Weezer: Another of my all-time fave bands. I would say "My Name is Jonas," because it's my single favorite Weezer song (followed by "Perfect Situation"), but it's on Guitar Hero III, so again, not unkown. There's JT's favorite: "No One Else," along with "The World Has Turned and Left Me Here" off the Blue album. All of Pinkerton is underrated, but let's go with "Tired of Sex," the opener. Like most, I was not a big fan of Maladroit, but the closer, "December" is a tuneful lament. Off the Green album (I'm out of order here, I realize), I'll go with "Simple Pages" and "Oh, Girlfriend." And lastly, "The Other Way" is my second-favorite song on Make Believe and never made it to the radio, as far as I know.
The Yeah Yeah Yeah's album Show Your Bones was one of my favorites of 2006, and "Honeybear" and "Turn Into" easily could've been hits with more airplay.
Perhaps I should break here before going back to the start of the alphabet. Yes, I'm basically just going through my cd collection at this point. Eileen just came home, so it's time to make dinner (yes, I am whipped. She makes more money. You would be, too). Back later tonight, unless I run out of steam...
Tuesday, February 19, 2008
#6
I'm actually having a hard time with this one. I put off writing about it for a week, thinking inspiration would come to me, but it never really did.
I know I really liked it, even though it was kinda rocky in the beginning. I know I loved the character of Angel, a Sidney Carton-esque vampire trying to redeem himself for hundreds of years of murder. I admired creator Joss Whedon's ability to take a spin-off and give it its own unique situation and tone.
I also dug the way it finished its run, which was a going-down-with-guns-blazing finale, rather than a happy ending. The acting was good, and just enough characters got killed off to make things interesting. I watched every episode, and I'd love to see them all again.
I'm just having a hard time thinking of much else to say about it without cribbing heavily from the show this was spun off, which will get its own plaudits further down this list. My well of verbal diarrhea seems to have run dry.
Why be so coy about the show this is taken from? Well, if there's anybody out there who doesn't know, the suspense will be delicious for them, now won't it? Muhwahahaha.
Oh yeah, and also, it's one of the only shows I can think of (along with the magnificent Battlestar Gallactica and the astonishingly hot Tricia Helfer, Cylon model Number Six ) where one of its lead actresses has posed for Playboy during the show's run. Thank you, Charisma Carpenter. Thank you and your splendid breasts.
Oops, I did it again.
Tuesday, February 12, 2008
#7
Yes, I realize this one opens me up to more of those nasty homophobic insults you all seem to toss around with abandon.

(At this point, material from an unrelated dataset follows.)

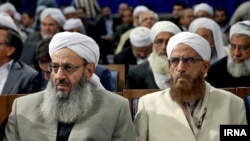 Molavi Abdol Hamid Ismaeelzahi (L), a Sunni theologian and a spiritual leader of the Sunni community in Iran, in a meeting of Sunni clerics with president Rouhani, on Sunday December 11, 2016.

I am a brave man. I can take your slings and arrows.
To be honest, I would've said all those same things had I ever given this WB/CW show more than a passing thought. The title doesn't exactly scream "manly," and you know that Nolanator is all about masculinity. But if I have a feminine side, hot mommy Lorelai and her precocious daughter Rory certainly got me in touch with it.
Early in my relationship with Eileen, I used to go over to her house on Tuesday nights. Her house, her tv...my misfortune. One of the shows she subjected me to was Gilmore Girls. Saying that I was "reluctant' to embrace the show would be an understatement. It had a completely girly theme song and opening montage full of hugs and awkward facial expressions. It was set in this fictional New England town that had "quirky" writ in large letters across every facet of its existence.
Oh yeah, and they talked INCREDIBLY FAST.
As with most well-drawn stories and characters, all this grew on me. The relationship between 30-something (and I mentioned HOT, right? Lauren Graham does it for me) former teen mother Lorelai and her MENSA daughter Rory (not hard on the eyes herself), which first struck me as unreal? I eventually found it quite endearing. I fell in love with the town's quirky colonial-style meetings and its quirky events in which the entire populace would participate except for its grumpy (and a tad quirky, to be honest) diner owner Luke, Lorelai's "are they or aren't they?" love interest.
I also appreciated the ongoing class struggle between make-it-on-her-own-steam Lorelai and her affluent and image-conscious parents. I even use the senior Gilmores as an example of the "East Egg" mentality when teaching The Great Gatsby. The fact that Mr. Gilmore was the head vampire in The Lost Boys only added to his appeal.
And then there's that wonderfully speedy dialogue. What first struck me as gimmickry and nonsense eventually turned into a deep respect for creator Amy Sherman-Paladino's knack for the rhythm of the English language, in addition to some fantastically crafty pop culture allusions. I actually had to look stuff up from time to time so that I could get the jokes. It's not often that tv has that effect.
I started watching with Eileen during season three or four; it was my idea to go back and rent all the old episodes. When the show completed its run last year, it was like a phase of our relationship had ended. We had nothing left to do but go and get married. That annoying, girly theme song? It was the only show's title that I wouldn't fast-forward through because I liked when Eileen sang the whole thing, replete with holding herself and shivering on the line, "when you're lonely...and so cooooold."
Oh god. Listen to me. This show may have made me more than a little bit female.
What to do? Oh yeah, BOOBS. There. Four-for-four.